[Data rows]
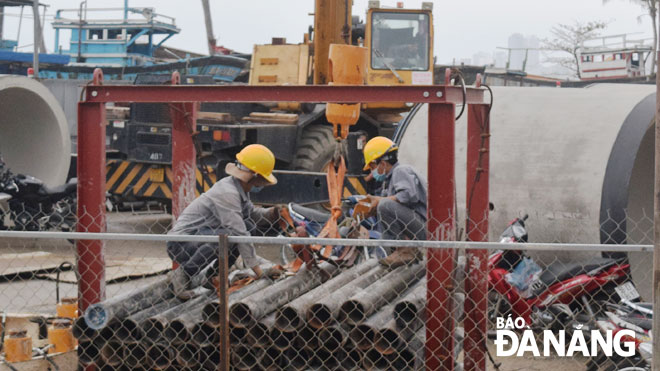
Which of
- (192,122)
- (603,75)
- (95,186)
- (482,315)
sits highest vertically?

What you need to do >>
Turn the rows above into a numbered list, skipping any blank lines, and leave out the pictures.

Exercise output >>
1. Which of
2. - (192,122)
3. - (603,75)
4. - (95,186)
5. - (482,315)
6. sits highest vertically?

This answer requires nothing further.